Schulz was surprised to find San Antonio and New Orleans among the top metros with the most improved credit scores.

“On one hand, those cities have some of the lowest credit scores in America, so there was clearly room to grow,” Schulz said. “However, those are also two cities where tourism and hospitality are at the heart of the economy. Nationwide, those industries have been devastated by the pandemic.”

Both metros have higher-than-average unemployment rates because of the pandemic, Schulz added, and it’s likely that many families may be struggling to pay their bills. So why might there have been such an improvement in credit scores in these areas?

  • Credit score increases show the massive impact of the government’s economic impact payments from earlier in 2020.
  • Each of the top three metros are relatively low-income areas where extra unemployment benefits and the economic impact payment would have had a far greater impact than it might’ve had in wealthier cities. “Those extra benefits allowed many Americans to fare far better than they normally would in a recession, even letting them save some money and pay down debts,” said Schulz.

On the flip side, San Jose residents didn’t see their credit score change at all. San Jose, as Schulz noted, is a very different city from those that saw big increases.
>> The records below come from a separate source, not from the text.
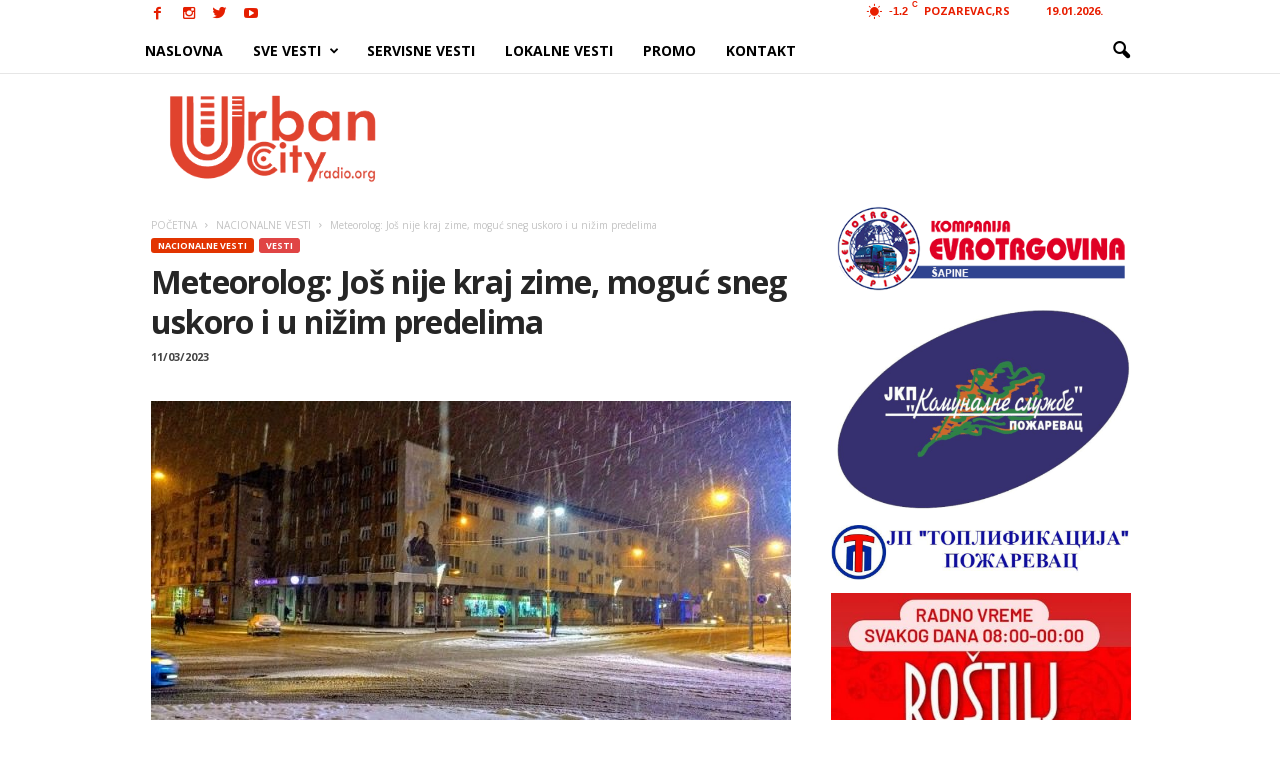

--- FILE ---
content_type: text/html; charset=UTF-8
request_url: https://urbancityradio.org/wp-admin/admin-ajax.php?td_theme_name=Newsmag&v=3.0
body_size: -148
content:
{"92641":151}

--- FILE ---
content_type: text/html; charset=utf-8
request_url: https://www.google.com/recaptcha/api2/aframe
body_size: 265
content:
<!DOCTYPE HTML><html><head><meta http-equiv="content-type" content="text/html; charset=UTF-8"></head><body><script nonce="6SUzY21eoACbi81QWpaOWw">/** Anti-fraud and anti-abuse applications only. See google.com/recaptcha */ try{var clients={'sodar':'https://pagead2.googlesyndication.com/pagead/sodar?'};window.addEventListener("message",function(a){try{if(a.source===window.parent){var b=JSON.parse(a.data);var c=clients[b['id']];if(c){var d=document.createElement('img');d.src=c+b['params']+'&rc='+(localStorage.getItem("rc::a")?sessionStorage.getItem("rc::b"):"");window.document.body.appendChild(d);sessionStorage.setItem("rc::e",parseInt(sessionStorage.getItem("rc::e")||0)+1);localStorage.setItem("rc::h",'1768823226360');}}}catch(b){}});window.parent.postMessage("_grecaptcha_ready", "*");}catch(b){}</script></body></html>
It’s a high-income city, and its economy is less reliant on many of the industries that have been hit so hard by the pandemic, such as tourism. “That means that even with the continuing lockdowns in California, many San Jose residents have likely been able to weather the storm better than those in other cities,” Schulz said.
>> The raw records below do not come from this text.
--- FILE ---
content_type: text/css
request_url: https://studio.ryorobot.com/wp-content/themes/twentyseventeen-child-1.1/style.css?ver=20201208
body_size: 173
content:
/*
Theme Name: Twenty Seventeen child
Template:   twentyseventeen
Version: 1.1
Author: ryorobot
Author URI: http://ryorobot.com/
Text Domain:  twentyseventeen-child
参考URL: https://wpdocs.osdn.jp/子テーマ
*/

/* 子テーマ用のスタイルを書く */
Without the economic impact payment — due to high earnings — or additional unemployment benefits, it may be that San Jose residents didn’t experience much of a change financially.
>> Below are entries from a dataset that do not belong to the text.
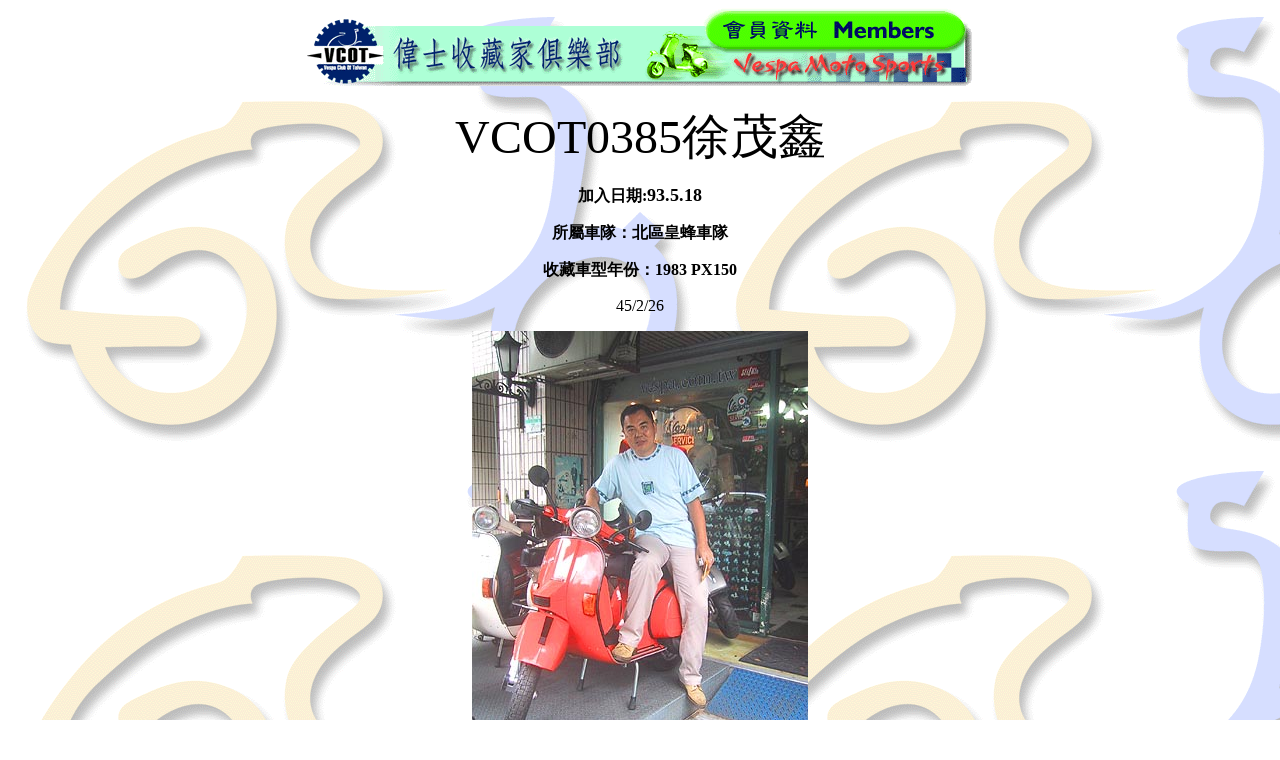

--- FILE ---
content_type: text/html
request_url: http://www.vespa.com.tw/Members/VCOT0385.html
body_size: 1201
content:
<!DOCTYPE HTML PUBLIC "-//W3C//DTD HTML 3.2//EN">
<html>
<head>
  <meta name="GENERATOR" content="Symantec Visual Page 1.0.2">
  <meta http-equiv="Content-Type" content="text/html;CHARSET=big5">
  <title>Members</title>
</head>
<body background="../image/Y50.GIF" bgcolor="#ffffff">
<center>
<p><img src="../image/MEMBER.GIF" width="673" height="81" align="bottom"
 border="0"></p>
<p><font size="7">VCOT0385徐茂鑫</font></p>
<p><b>加入日期:</b><font size="4"><b>93.5.18</b></font></p>
<p><b>所屬車隊：北區皇蜂車隊</b></p>
<p><b>收藏車型年份：1983 </b><span style="font-weight: bold;">PX150</span></p>
<p>45/2/26</p>
<p><img src="../image/member/385%AE%7D%ADZ%F8%CA/%AE%7D%ADZ%F8%CA.jpg"
 title="" alt="" style="width: 336px; height: 448px;"><br>
Bruce Kitchen Garden 佈老廚房<br>
新店車子路137號<br>
86666181<br>
<img src="../image/member/385%AE%7D%ADZ%F8%CA/%A7G%A6%D1%BCp%A9%D02.jpg"
 title="" alt="" style="width: 336px; height: 448px;"><br>
<img src="../image/member/385%AE%7D%ADZ%F8%CA/%A7G%A6%D1%BCp%A9%D01.jpg"
 title="" alt="" style="width: 528px; height: 388px;"><br>
<br>
</p>
<p><br>
<br>
<br>
<br>
<br>
<br>
<br>
<br>
</p>
</center>
</body>
</html>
5 ways to improve your credit score in 2021

It’s not too late to make a New Year’s resolution — if that’s your thing — to improve your credit score. Schulz shared some of his top tips for 2021.

1. Take advantage of pandemic-related resources

To help stay on top of your credit score during the pandemic — when financial issues may understandably arise — there are pandemic-related financial resources that are available.

For example, Equifax, Experian and TransUnion are allowing consumers to check their credit reports weekly for free through April 2022 at AnnualCreditReport.com.

“This is a big deal,” Schulz said. “More visibility into your credit reports is always a good thing.”

2. Lower your credit utilization

Paying down balances is the best way to improve your utilization, according to Schulz, but he urged consumers not to forget the other side of the equation.

“Utilization is just debt divided by available credit, so there’s the debt part and the available credit part,” he said. You may be able to bump up your available credit with a phone call to your card’s issuer or by applying for a new credit card.

3. Check your credit report for errors

“You’d be shocked to know how often errors appear,” Schulz said. “It’s hard enough to have good credit.”

Don’t let someone else’s mistake drag your score down. Be sure to check your reports from each of the three bureaus, as they can all be different and an error in one might not appear in another.

4. Pay your bills on time

Nothing matters more than this,” Schulz urged. If you don’t pay your bills on time, it’s impossible to have good credit — simple as that, he said.

5. Cut yourself some slack

Credit is really important, but there are times when it takes a back seat to more pressing matters.

“If you’re struggling to keep the lights on or put food on the table, don’t worry about your credit,” Schulz said. “Difficult times call for difficult decisions, and if the choice is between providing for your family right now or protecting your credit for the future, choose the former every single time.”

Full rankings

Methodology

Researchers used an anonymized sample of more than 40,000 LendingTree users to estimate the average credit score change from 2019 to 2020 for residents of the 50 largest U.S. metros. To do this, we looked at a sample of credit reports from Nov. 15 to Dec. 15, 2019, and compared the same people’s scores from Nov. 15 to Dec. 15, 2020.